Beginning with the line that holds "content_type: text/css", output every remaining line of the material below exactly, and include none of the pictures.
··· Supplied records
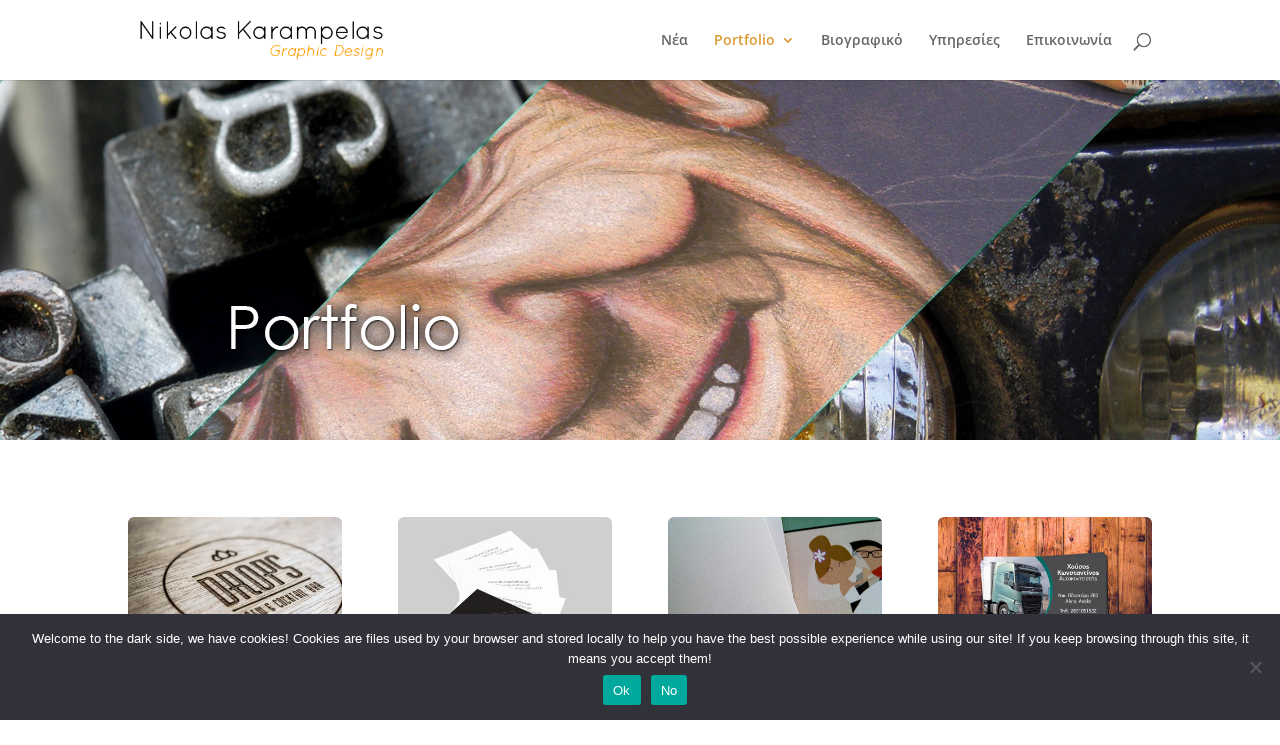

--- FILE ---
content_type: text/css
request_url: https://nikolaskarampelas.com/wp-content/themes/divi-nick/style.css?ver=4.25.2
body_size: 92
content:
/*
Theme Name:     divi-nick
Description:    
Author:         admin
Template:       Divi

(optional values you can add: Theme URI, Author URI, Version, License, License URI, Tags, Text Domain)
*/
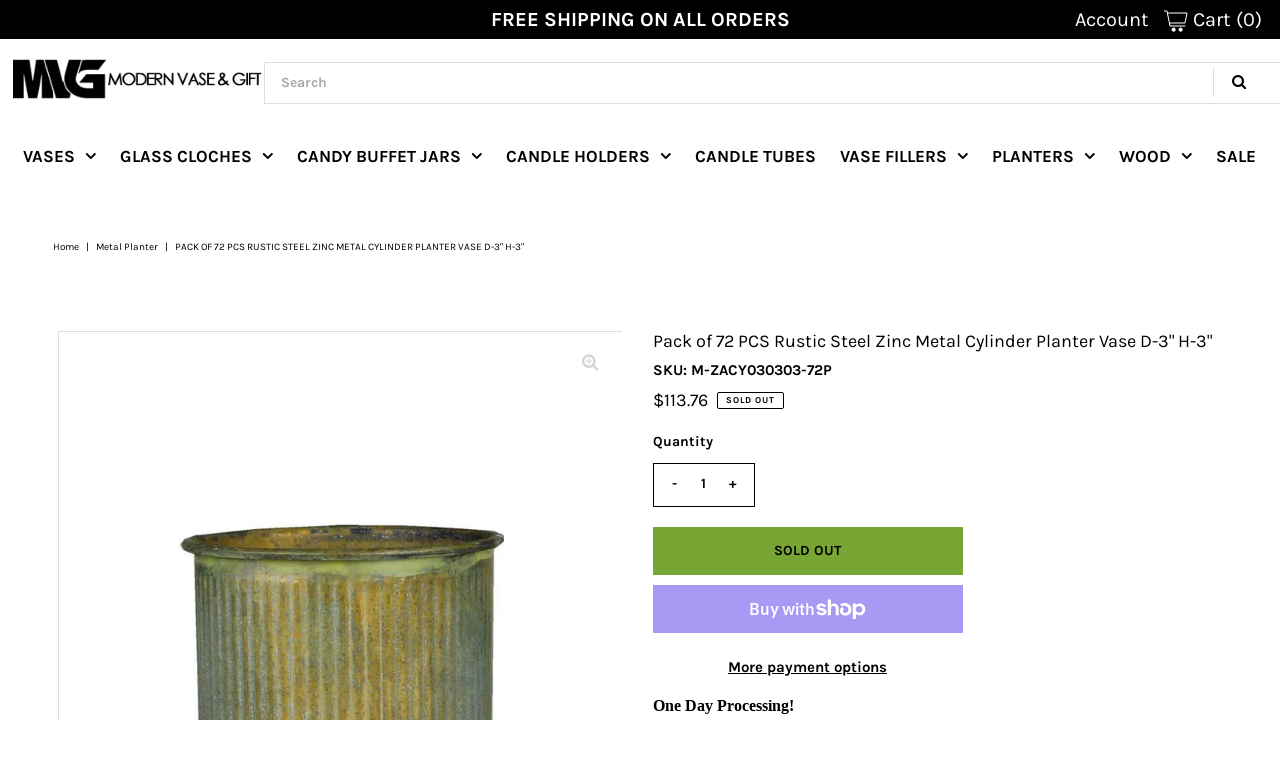

--- FILE ---
content_type: text/html; charset=UTF-8
request_url: https://geolocation-db.com/jsonp?callback=callback&_=1768981221511
body_size: 74
content:
callback({"country_code":"US","country_name":"United States","city":null,"postal":null,"latitude":37.751,"longitude":-97.822,"IPv4":"3.128.32.48","state":null})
······
— Result of this task —
content_type: text/css
request_url: https://nikolaskarampelas.com/wp-content/themes/divi-nick/style.css?ver=4.25.2
body_size: 92
content:
/*
Theme Name:     divi-nick
Description:    
Author:         admin
Template:       Divi

(optional values you can add: Theme URI, Author URI, Version, License, License URI, Tags, Text Domain)
*/

--- FILE ---
content_type: text/html; charset=UTF-8
request_url: https://geolocation-db.com/jsonp?callback=callback&_=1768981221511
body_size: 74
content:
callback({"country_code":"US","country_name":"United States","city":null,"postal":null,"latitude":37.751,"longitude":-97.822,"IPv4":"3.128.32.48","state":null})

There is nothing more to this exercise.